- _Problem statement_:
Write out all of the data without omission, exactly as shown.

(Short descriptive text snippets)
★ ★ ★ ★

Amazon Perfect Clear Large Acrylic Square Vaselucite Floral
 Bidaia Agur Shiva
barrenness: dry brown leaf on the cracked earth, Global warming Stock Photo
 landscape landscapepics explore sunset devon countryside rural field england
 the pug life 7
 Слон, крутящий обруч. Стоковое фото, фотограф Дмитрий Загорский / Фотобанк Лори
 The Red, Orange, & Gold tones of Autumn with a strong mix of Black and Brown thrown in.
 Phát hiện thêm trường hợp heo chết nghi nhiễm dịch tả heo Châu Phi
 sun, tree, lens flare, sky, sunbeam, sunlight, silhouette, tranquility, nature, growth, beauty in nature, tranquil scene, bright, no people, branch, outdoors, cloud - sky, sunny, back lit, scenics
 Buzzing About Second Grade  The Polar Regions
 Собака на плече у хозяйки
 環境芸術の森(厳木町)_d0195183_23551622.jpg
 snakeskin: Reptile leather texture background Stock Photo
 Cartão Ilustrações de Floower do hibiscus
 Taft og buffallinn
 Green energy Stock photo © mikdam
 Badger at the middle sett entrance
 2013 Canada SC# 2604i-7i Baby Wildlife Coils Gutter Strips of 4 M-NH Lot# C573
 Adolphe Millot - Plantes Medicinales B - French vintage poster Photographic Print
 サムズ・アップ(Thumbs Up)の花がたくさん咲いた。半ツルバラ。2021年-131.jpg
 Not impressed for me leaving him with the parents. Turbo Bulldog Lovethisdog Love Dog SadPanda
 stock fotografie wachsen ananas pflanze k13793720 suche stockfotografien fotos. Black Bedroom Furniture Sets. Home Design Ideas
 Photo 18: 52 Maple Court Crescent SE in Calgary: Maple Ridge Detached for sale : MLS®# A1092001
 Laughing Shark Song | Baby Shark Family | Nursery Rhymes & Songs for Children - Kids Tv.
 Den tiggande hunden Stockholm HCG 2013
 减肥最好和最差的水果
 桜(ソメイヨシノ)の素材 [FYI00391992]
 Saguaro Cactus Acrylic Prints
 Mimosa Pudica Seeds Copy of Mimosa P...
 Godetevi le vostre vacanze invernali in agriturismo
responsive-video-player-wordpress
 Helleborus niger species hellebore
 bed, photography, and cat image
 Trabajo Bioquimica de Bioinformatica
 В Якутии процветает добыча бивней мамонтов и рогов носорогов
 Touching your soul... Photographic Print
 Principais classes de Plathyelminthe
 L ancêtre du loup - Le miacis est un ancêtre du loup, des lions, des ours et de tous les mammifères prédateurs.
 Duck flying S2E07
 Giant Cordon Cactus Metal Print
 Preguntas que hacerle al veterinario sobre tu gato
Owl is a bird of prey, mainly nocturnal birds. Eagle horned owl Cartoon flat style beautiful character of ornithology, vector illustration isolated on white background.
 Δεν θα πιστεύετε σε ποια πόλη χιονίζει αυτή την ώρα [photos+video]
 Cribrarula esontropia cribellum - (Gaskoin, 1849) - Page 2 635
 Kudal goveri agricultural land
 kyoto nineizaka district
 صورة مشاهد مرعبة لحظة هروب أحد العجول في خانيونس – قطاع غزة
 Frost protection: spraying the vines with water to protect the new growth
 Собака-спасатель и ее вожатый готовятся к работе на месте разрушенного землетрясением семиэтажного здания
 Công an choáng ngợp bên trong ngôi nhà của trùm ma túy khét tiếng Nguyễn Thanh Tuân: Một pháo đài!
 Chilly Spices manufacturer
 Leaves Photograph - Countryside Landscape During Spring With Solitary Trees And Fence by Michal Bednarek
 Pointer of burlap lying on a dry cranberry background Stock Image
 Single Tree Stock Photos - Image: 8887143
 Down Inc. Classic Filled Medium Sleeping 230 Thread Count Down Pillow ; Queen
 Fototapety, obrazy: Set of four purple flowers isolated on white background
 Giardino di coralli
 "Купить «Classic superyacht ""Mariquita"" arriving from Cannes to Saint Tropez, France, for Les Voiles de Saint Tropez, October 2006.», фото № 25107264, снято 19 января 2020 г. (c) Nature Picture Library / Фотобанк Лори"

★ ★ ★ ★

- _Response below_:
Amazon Perfect Clear Large Acrylic Square Vaselucite Floral
 Bidaia Agur Shiva
barrenness: dry brown leaf on the cracked earth, Global warming Stock Photo
 landscape landscapepics explore sunset devon countryside rural field england
 the pug life 7
 Слон, крутящий обруч. Стоковое фото, фотограф Дмитрий Загорский / Фотобанк Лори
 The Red, Orange, & Gold tones of Autumn with a strong mix of Black and Brown thrown in.
 Phát hiện thêm trường hợp heo chết nghi nhiễm dịch tả heo Châu Phi
 sun, tree, lens flare, sky, sunbeam, sunlight, silhouette, tranquility, nature, growth, beauty in nature, tranquil scene, bright, no people, branch, outdoors, cloud - sky, sunny, back lit, scenics
 Buzzing About Second Grade  The Polar Regions
 Собака на плече у хозяйки
 環境芸術の森(厳木町)_d0195183_23551622.jpg
 snakeskin: Reptile leather texture background Stock Photo
 Cartão Ilustrações de Floower do hibiscus
 Taft og buffallinn
 Green energy Stock photo © mikdam
 Badger at the middle sett entrance
 2013 Canada SC# 2604i-7i Baby Wildlife Coils Gutter Strips of 4 M-NH Lot# C573
 Adolphe Millot - Plantes Medicinales B - French vintage poster Photographic Print
 サムズ・アップ(Thumbs Up)の花がたくさん咲いた。半ツルバラ。2021年-131.jpg
 Not impressed for me leaving him with the parents. Turbo Bulldog Lovethisdog Love Dog SadPanda
 stock fotografie wachsen ananas pflanze k13793720 suche stockfotografien fotos. Black Bedroom Furniture Sets. Home Design Ideas
 Photo 18: 52 Maple Court Crescent SE in Calgary: Maple Ridge Detached for sale : MLS®# A1092001
 Laughing Shark Song | Baby Shark Family | Nursery Rhymes & Songs for Children - Kids Tv.
 Den tiggande hunden Stockholm HCG 2013
 减肥最好和最差的水果
 桜(ソメイヨシノ)の素材 [FYI00391992]
 Saguaro Cactus Acrylic Prints
 Mimosa Pudica Seeds Copy of Mimosa P...
 Godetevi le vostre vacanze invernali in agriturismo
responsive-video-player-wordpress
 Helleborus niger species hellebore
 bed, photography, and cat image
 Trabajo Bioquimica de Bioinformatica
 В Якутии процветает добыча бивней мамонтов и рогов носорогов
 Touching your soul... Photographic Print
 Principais classes de Plathyelminthe
 L ancêtre du loup - Le miacis est un ancêtre du loup, des lions, des ours et de tous les mammifères prédateurs.
 Duck flying S2E07
 Giant Cordon Cactus Metal Print
 Preguntas que hacerle al veterinario sobre tu gato
Owl is a bird of prey, mainly nocturnal birds. Eagle horned owl Cartoon flat style beautiful character of ornithology, vector illustration isolated on white background.
 Δεν θα πιστεύετε σε ποια πόλη χιονίζει αυτή την ώρα [photos+video]
 Cribrarula esontropia cribellum - (Gaskoin, 1849) - Page 2 635
 Kudal goveri agricultural land
 kyoto nineizaka district
 صورة مشاهد مرعبة لحظة هروب أحد العجول في خانيونس – قطاع غزة
 Frost protection: spraying the vines with water to protect the new growth
 Собака-спасатель и ее вожатый готовятся к работе на месте разрушенного землетрясением семиэтажного здания
 Công an choáng ngợp bên trong ngôi nhà của trùm ma túy khét tiếng Nguyễn Thanh Tuân: Một pháo đài!
 Chilly Spices manufacturer
 Leaves Photograph - Countryside Landscape During Spring With Solitary Trees And Fence by Michal Bednarek
 Pointer of burlap lying on a dry cranberry background Stock Image
 Single Tree Stock Photos - Image: 8887143
 Down Inc. Classic Filled Medium Sleeping 230 Thread Count Down Pillow ; Queen
 Fototapety, obrazy: Set of four purple flowers isolated on white background
 Giardino di coralli
 "Купить «Classic superyacht ""Mariquita"" arriving from Cannes to Saint Tropez, France, for Les Voiles de Saint Tropez, October 2006.», фото № 25107264, снято 19 января 2020 г. (c) Nature Picture Library / Фотобанк Лори"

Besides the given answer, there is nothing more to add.